We previously reported that liposomalized 5'-O-dipalmitoylphosphatidyl 2'-C-cyano-2'-deoxy-1-beta-D-arabino-pentofuranosylcytosine (DPP-CNDAC), a hydrophobized derivative of the novel antitumor nucleoside CNDAC, is quite useful for cancer therapy. On the other hand, for anti-neovascular therapy, we recently isolated peptides homing to angiogenic vessels from a phage-displayed random peptide library, and observed that peptide-modified liposomal adriamycin strongly suppressed tumor growth, perhaps through damaging angiogenic endothelial cells. In the present study, we modified DPP-CNDAC-liposomes with one of the angiogenic homing peptides, APRPG, and examined their antitumor activity. Three doses of APRPG-modified DPP-CNDAC-liposomes (15 mg/kg as CNDAC) strongly inhibited tumor growth compared with the same number of doses of unmodified DPP-CNDAC-liposomes. The life span was increased 31.8%, with one completely cured mouse out of the six mice treated. Since the accumulation of liposomes in the tumor tissue was not so much different between APRPG-liposomes and non-modified liposomes, the enhanced therapeutic efficacy may be explained as the alteration of targets, i.e. APRPG-modified DPP-CNDAC-liposomes caused tumor growth suppression through damage of angiogenic endothelial cells. Anti-neovascular therapy promises no drug resistance, and should be effective against essentially any kind of solid tumor; and thus the present results demonstrate another benefit of the therapy, namely, high efficacy of cancer treatment.

Anti-neovascular therapy using novel peptides homing to angiogenic vessels.

Cancer chemotherapy targeted to angiogenic vessels is expected to cause indirect tumor regression through the damage of the neovasculature without the induction of drug resistance. To develop a tool for neovasculature-specific drug delivery, we isolated novel peptides homing to angiogenic vessels formed by a dorsal air sac method from a phage-displayed peptide library. Three distinct phage clones that markedly accumulated in murine tumor xenografts presented PRPGAPLAGSWPGTS-, DRWRPALPVVLFPLH- or ASSSYPLIHWRPWAR-peptide respectively. After the determination of the epitope sequences of these peptides, we modified liposomes with epitope penta-peptides. Liposome modified with APRPG-peptide showed high accumulation in murine tumor xenografts, and APRPG-modified liposome encapsulating adriamycin effectively suppressed experimental tumor growth. Finally, specific binding of APRPG-modified liposome to human umbilical endothelial cells, and that of PRP-containing peptide to angiogenic vessels in human tumors, i.e., islet cell tumor and glioblastoma, were demonstrated. The present study indicates the usefulness of APRPG-peptide as a tool for anti-neovascular therapy, a novel modality of cancer treatment.

Suppression of tumor growth by novel peptides homing to tumor-derived new blood vessels.

Novel peptides homing to angiogenic vessels were recently isolated from a phage-displayed random pentadecapeptide library. One of the isolated peptides, ASSSYPLIHWRPWAR, significantly suppressed the migration of VEGF-stimulated human umbilical vein endothelial cells.
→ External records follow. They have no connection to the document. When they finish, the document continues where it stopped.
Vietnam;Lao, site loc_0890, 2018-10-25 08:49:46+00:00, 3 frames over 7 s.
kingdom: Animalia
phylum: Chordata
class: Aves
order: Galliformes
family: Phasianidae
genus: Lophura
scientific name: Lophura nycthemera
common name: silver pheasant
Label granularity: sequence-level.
Dendoric ASSSYPLIHWRPWAR-peptide suppressed the formation of new blood vessels in dorsal air sac model mice. Furthermore, ASSSYPLIHWRPWAR-peptide and the fragment peptides containing WRP, which is revealed to be an epitope sequence, significantly suppressed the tumor growth, although 15-mer shuffled peptide derived from ASSSYPLIHWRPWAR and pentapeptides with alanine substitution of each residue of WRP did not. Taken together, ASSSYPLIHWRPWAR-peptide may cause tumor dormancy through inhibition of angiogenesis, and the WRP sequence may be the minimal and essential sequence for this activity.